Almash Tarash, raised tinsel work of diamond-shaped lamé, once bordered the khada dupatta. These borders, or gokhru, were often finished with dagger-like khanjar ki lace. Unlike the North’s zamindozi, which covered the fabric completely, the Deccani guldozi style let it breathe, using metallic thread to sketch airy patterns. A family of artisans with four generations of expertise is helping revive this lost vocabulary of Deccani glamour, one gleaming thread at a time for Sourav Das’s namesake label.

Arunachal Pradesh

The loin loom or backstrap loom, among the earliest of its kind, is still used in Arunachal Pradesh and Nagaland. In these regions, weaving is the sole domain of women. Designer Jenjum Gadi captures his mountainous memories using textiles made on the loin loom, turning them into sharply cut jackets and capes. His point of view through each collection focuses less on unnecessary reinvention and more on continuation, a thread pulled from his own childhood into the present.

Assam

Designer Sonam Dubal’s Sikkimese-Tibetan and Maharashtrian heritage, combined with a Himalayan upbringing, exposed him early to textiles tied to spiritual and ecological values. Eri silk, also known as Tsen silk in monastic settings, is central to Buddhist traditions due to its non-violent production methods. Working with both iterations since 1999, Dubal has fused eri’s textured character with vintage or leftover resist-dyed ikats and brocades, often upcycled, to create garments that echo what he calls “cultural linkages” between philosophies, geographies and techniques.

Bihar

Sujani began as a ritual textile in Bihar, made from layered cloth and stitched with protective motifs for newborns. Over time, it evolved into a form of narrative embroidery used by women to depict their daily lives. When Swati Kalsi began working with sujani artisans in 2008, the design vocabulary remained largely traditional. Her intervention introduced a more graphic, minimal aesthetic often with indigo-dyed fabrics and stencil-like motifs. This shift helped refine the embroidery’s visual language, while continuing to involve entire families in the making process.

Goa

Your Goa wardrobe might be all floaty dresses and denim shorts, but the state’s most enduring textile is a checked cotton weave originally worn by Kunbi women. Marginalised and denounced by caste hierarchies, they were reduced to entertainers, but they were, and are, the original inhabitants of the land. Besides his many legacies, the late Wendell Rodricks also helped revive and dignify this textile. With his team of weavers, he softened the palette, elevated the cotton and placed it in contemporary collections.

Gujarat

A state known for its endless styles of embroidery, dyeing methods and award-winning artisans, Gujarat’s humble hero is kala cotton.

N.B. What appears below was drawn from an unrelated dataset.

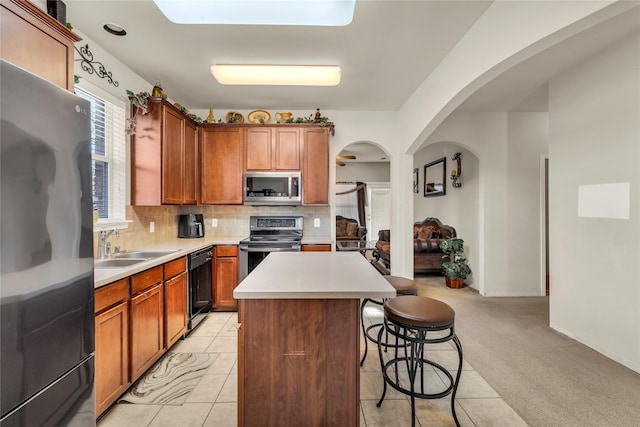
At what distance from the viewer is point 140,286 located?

Ashok Siju’s unisex shirts begin in the rain-fed fields of Kutch, where local sakalia (kala cotton) is grown without chemicals. The cotton is hand-spun on the charkha, dyed using natural dyes and then hand-woven on their compound. Pattern-making and cutting are done locally, and for the final step, Rabari women from Bhujodi hand-stitch each shirt, completing a fully local and sustainable production cycle.

Haryana and Punjab

Phulkari or flower work is a traditional embroidery from Punjab that dates back to the 15th century. Among many other forms, bagh stands out for its dense surface coverage, often worn during weddings and festivals. The most intricate form, bawan bagh, can contain up to 52 panels on a single textile. Designers Sukriti and Aakriti Grover work with artisans to create festive garments embroidered with bagh using organic cotton. “By updating the cuts, colours and context, we aim to keep phulkari relevant and wearable today while supporting craft-based livelihoods,” says Sukriti.

Himachal Pradesh

‘Shatranj, the Political Circus’ is a Chamba rumal by Delhi Crafts Council and Swati Kalsi that reinterprets the Shatranj theme, drawing from contemporary politics.